A recent survey of over 1,000 K–12 teachers revealed three primary professional development needs: (1) how to use AI as an instructional tool, (2) how to teach students about AI, and (3) basic understanding of AI concepts. In ongoing co-design workshops, educators collaborate with researchers to develop free, discipline-based curricula. Computational analysis of recorded sessions shows distinct emphases: some teachers prioritize practical tool integration and responsible use, while others focus on the mechanics of AI algorithms and career preparation.

### Existing Frameworks and a Proposed Meta-Framework

Several AI literacy frameworks are already in circulation. One uses a fruit-themed decision tree to guide middle school understanding, while another high school standard enumerates reasoning tasks—classification, prediction, search, logical deduction, and statistical inference—and corresponding algorithmic approaches (e.g., neural networks versus symbolic search). To reconcile these diverse perspectives, the panel proposed a simple meta-framework comprising three roles: user, developer, and critic. Each role captures different knowledge and skill emphases, offering flexibility for curriculum designers and policymakers.

### Legislative Initiatives

In California, Assembly Bill 2876 mandates the integration of AI literacy into future curriculum frameworks across subject areas, providing a legal impetus for defining core competencies. A corresponding bill is under consideration in the U.S. House of Representatives. The panel stressed the urgency of reaching consensus on essential AI literacies to guide equitable and responsible implementation.

## Q&A Highlights

### Unique Human Skills Beyond AI

When asked which human capability AI cannot replicate, panelists cited **intentionality**—the purposeful drive to create or appreciate beauty—and **authentic affect**, such as genuine love. They noted that throughout history, many traits once thought uniquely human (e.g., translation, empathy) have eventually been matched or surpassed by machines in controlled settings. A cognitive science perspective further argued that human uniqueness emerges from complex, flexible interactions among emotion, social context, and embodied experience.

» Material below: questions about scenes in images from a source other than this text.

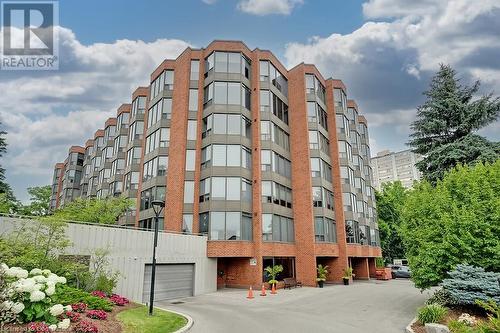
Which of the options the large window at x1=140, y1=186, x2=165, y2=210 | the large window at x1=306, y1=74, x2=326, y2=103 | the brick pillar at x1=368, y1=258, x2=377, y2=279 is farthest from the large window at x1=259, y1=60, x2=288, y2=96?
the brick pillar at x1=368, y1=258, x2=377, y2=279

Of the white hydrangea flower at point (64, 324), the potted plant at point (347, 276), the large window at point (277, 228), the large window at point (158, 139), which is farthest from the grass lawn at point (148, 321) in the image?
the potted plant at point (347, 276)

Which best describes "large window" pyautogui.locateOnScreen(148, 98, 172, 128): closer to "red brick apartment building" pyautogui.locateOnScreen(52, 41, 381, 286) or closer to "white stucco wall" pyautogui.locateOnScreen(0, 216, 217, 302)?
"red brick apartment building" pyautogui.locateOnScreen(52, 41, 381, 286)

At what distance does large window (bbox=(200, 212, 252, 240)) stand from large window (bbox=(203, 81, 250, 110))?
10.9m

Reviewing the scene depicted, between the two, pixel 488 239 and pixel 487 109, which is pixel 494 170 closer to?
pixel 488 239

### Scaling Educational Innovations

Panelists identified **implementation fidelity** as a key barrier to scaling AI-driven instructional tools. Pilot studies often ensure ideal conditions—dedicated time, technical support, on-task behavior—but real-world classrooms require attention to teacher training, district technology infrastructure, procurement processes, and policy frameworks. In scientific modeling, the challenge lies in moving from average performance to representing the **variability** of learners across home and classroom environments.

### Data Challenges and Opportunities

Educators, parents, and technologists differ on data access. While open, deidentified data accelerate research, privacy concerns justify stricter controls on sensitive information. Panelists recommended **stakeholder-driven governance**: broad data should be readily available under minimal restrictions, whereas more sensitive records require formal agreements that protect participants while permitting valuable research.

### Preparing Students for an AI-Native World

In rapid-fire closing, panelists recommended that schools prioritize:

- **Healthy skepticism**: Developing critical awareness of AI outputs and limitations.
- **Meta-learning**: Cultivating the ability to learn and adapt continuously in a fast-changing technological landscape.
- **Source evaluation**: Teaching students to assess the credibility and provenance of information, whether human-generated or AI-produced.

These competencies, panelists agreed, will equip the emerging generation to navigate and shape an increasingly AI-infused society.